An Inspiring, Enduring Legacy

Ric Weiland

When Ric Weiland retired from a pioneering career in computing in 1988 to devote his life to philanthropy, he quietly devised a strategy for investing tens of millions of dollars in charitable causes close to his heart. A childhood friend of Bill Gates and Paul Allen—and employee No. 2 at Microsoft—Weiland had found his new purpose in giving back to his community.

During his lifetime, Weiland donated over $20 million to charities and was central in getting General Electric to include sexual orientation in their non-discrimination policy. Many other companies followed their lead.

And in 2006, when he tragically lost a long battle with depression, gay rights and AIDS organizations shared $65 million from his estate. The over $9 million bequest that amfAR received helped the foundation weather the 2008 recession and establish itself as a leader in the search for a cure for HIV.

“Ric was intensely interested in our research program and took great care to understand, and sometimes to question, what we were doing and why,” said amfAR CEO Kevin Robert Frost. “It’s not hyperbole to say that Ric’s generosity during his lifetime and through his extraordinary bequest was transformational.”

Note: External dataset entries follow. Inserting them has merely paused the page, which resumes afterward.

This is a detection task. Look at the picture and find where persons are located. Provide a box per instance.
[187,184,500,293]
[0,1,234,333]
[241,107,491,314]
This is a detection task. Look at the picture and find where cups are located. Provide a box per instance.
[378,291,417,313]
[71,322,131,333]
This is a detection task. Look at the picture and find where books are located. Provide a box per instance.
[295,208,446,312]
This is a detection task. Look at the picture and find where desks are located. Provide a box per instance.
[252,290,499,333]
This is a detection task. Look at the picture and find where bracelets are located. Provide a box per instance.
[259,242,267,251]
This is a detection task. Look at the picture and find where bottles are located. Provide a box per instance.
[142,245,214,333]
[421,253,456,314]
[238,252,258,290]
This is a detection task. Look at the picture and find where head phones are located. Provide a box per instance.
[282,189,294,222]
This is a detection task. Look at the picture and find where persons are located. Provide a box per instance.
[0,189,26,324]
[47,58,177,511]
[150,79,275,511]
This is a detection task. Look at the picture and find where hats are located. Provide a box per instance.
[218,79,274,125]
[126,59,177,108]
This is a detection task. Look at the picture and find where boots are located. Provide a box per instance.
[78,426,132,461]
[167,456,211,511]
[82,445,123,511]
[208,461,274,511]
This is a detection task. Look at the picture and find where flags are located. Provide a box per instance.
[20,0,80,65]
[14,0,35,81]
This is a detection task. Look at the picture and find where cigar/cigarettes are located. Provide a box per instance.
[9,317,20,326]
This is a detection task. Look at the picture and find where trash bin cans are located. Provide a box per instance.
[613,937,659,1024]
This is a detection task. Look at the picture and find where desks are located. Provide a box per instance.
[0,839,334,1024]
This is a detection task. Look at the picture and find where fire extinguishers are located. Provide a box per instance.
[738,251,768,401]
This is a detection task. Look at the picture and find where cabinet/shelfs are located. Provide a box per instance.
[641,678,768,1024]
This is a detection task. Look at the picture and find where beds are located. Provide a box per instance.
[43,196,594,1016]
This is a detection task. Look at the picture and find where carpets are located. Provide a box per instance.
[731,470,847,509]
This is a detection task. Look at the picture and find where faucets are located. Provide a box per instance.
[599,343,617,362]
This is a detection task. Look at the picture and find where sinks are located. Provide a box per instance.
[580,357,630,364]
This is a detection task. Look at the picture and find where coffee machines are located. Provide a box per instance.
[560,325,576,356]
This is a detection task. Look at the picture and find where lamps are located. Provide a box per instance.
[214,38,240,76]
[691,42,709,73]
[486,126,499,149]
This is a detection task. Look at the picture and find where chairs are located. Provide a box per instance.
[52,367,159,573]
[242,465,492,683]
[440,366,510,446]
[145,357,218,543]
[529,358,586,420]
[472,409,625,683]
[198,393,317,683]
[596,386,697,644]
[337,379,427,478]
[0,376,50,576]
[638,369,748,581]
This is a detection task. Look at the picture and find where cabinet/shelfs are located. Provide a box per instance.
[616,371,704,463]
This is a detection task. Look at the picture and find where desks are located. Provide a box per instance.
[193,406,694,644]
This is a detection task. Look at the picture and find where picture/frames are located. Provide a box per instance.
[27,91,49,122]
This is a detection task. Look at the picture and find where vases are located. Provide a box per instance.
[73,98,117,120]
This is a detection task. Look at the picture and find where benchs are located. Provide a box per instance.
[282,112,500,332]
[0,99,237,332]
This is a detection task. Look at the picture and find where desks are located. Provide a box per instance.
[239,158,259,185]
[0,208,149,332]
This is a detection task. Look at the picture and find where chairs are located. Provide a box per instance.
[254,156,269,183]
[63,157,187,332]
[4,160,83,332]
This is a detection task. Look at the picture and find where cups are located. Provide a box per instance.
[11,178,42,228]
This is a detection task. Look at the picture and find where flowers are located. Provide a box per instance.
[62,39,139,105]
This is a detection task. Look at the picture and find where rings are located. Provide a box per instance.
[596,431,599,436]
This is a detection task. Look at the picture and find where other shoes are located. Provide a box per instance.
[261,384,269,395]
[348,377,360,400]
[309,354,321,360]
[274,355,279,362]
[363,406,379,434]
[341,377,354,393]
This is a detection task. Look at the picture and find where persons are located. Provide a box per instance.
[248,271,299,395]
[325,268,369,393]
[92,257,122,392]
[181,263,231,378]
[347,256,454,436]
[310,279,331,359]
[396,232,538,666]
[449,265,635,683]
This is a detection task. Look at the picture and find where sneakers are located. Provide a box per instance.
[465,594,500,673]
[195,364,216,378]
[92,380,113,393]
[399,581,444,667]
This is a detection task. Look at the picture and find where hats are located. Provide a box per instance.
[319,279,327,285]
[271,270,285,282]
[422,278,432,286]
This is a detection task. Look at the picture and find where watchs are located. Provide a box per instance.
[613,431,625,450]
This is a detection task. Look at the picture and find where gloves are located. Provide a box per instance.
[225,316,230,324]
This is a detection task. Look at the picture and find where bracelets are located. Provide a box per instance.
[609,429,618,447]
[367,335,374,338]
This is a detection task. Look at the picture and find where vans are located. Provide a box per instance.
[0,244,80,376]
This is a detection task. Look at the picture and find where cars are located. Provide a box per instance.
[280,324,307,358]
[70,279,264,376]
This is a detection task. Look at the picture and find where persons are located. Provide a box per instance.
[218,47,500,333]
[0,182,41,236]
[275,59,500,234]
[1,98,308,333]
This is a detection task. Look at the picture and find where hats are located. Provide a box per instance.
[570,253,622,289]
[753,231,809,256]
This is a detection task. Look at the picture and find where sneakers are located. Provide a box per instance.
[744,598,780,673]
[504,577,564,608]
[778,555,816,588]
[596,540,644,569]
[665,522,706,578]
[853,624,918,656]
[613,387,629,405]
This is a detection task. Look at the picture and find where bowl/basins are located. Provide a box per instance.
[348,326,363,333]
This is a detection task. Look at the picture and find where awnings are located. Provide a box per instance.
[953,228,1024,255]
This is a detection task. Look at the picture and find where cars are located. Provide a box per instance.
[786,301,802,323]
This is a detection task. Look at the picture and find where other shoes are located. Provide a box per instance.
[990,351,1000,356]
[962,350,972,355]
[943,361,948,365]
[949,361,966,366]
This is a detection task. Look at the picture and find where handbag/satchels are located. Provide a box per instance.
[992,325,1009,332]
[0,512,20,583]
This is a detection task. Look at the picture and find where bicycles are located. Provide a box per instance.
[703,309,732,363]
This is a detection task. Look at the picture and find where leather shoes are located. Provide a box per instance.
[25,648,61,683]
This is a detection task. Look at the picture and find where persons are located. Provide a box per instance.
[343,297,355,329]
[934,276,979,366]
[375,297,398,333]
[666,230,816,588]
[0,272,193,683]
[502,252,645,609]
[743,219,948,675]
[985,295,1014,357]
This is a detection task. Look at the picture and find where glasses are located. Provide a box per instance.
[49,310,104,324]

Those closest to Weiland express a common concern: that people will remember him only as a wealthy guy who gave away his money. “The most important thing to Ric would be that people remembered him as being thoughtful,” said Mike Schaefer, Weiland’s partner. “He really had to sit himself down and think through the framework so he could justify taking that much risk. He did it in his journals. He would write out 20 pages on his investment strategy and his philanthropy strategy and he’d stick to that plan and update it regularly.”

Ric Weiland with Bill Gates
Ric Weiland with Bill Gates

In addition, “Ric wanted to be remembered as a gay guy who had fun. He wanted to relate to the gay community,” said Schaefer. “He knew that if he led with his wealth he would not be part of the community. And being connected, being an out gay guy, I think that brought him a lot of joy.”

For Aaron Bear, director of Yes I Am, a new award-winning documentary on Weiland’s remarkable life and legacy, awareness is vital. “I think that’s what the film is doing is creating awareness about the history of HIV and how Ric affected that. I meet kids in their twenties and they don’t know,” said Bear. “And I think amfAR continuing to raise awareness is extremely important.”

Weiland once wrote in his personal journal, “I hope my legacy is one that is everlasting where I am not the hero, one that continues to grow and grow, for lifetimes to come.”

“While his time was shorter,” Schaefer says in Yes I Am, “His impact lives on and on and on.”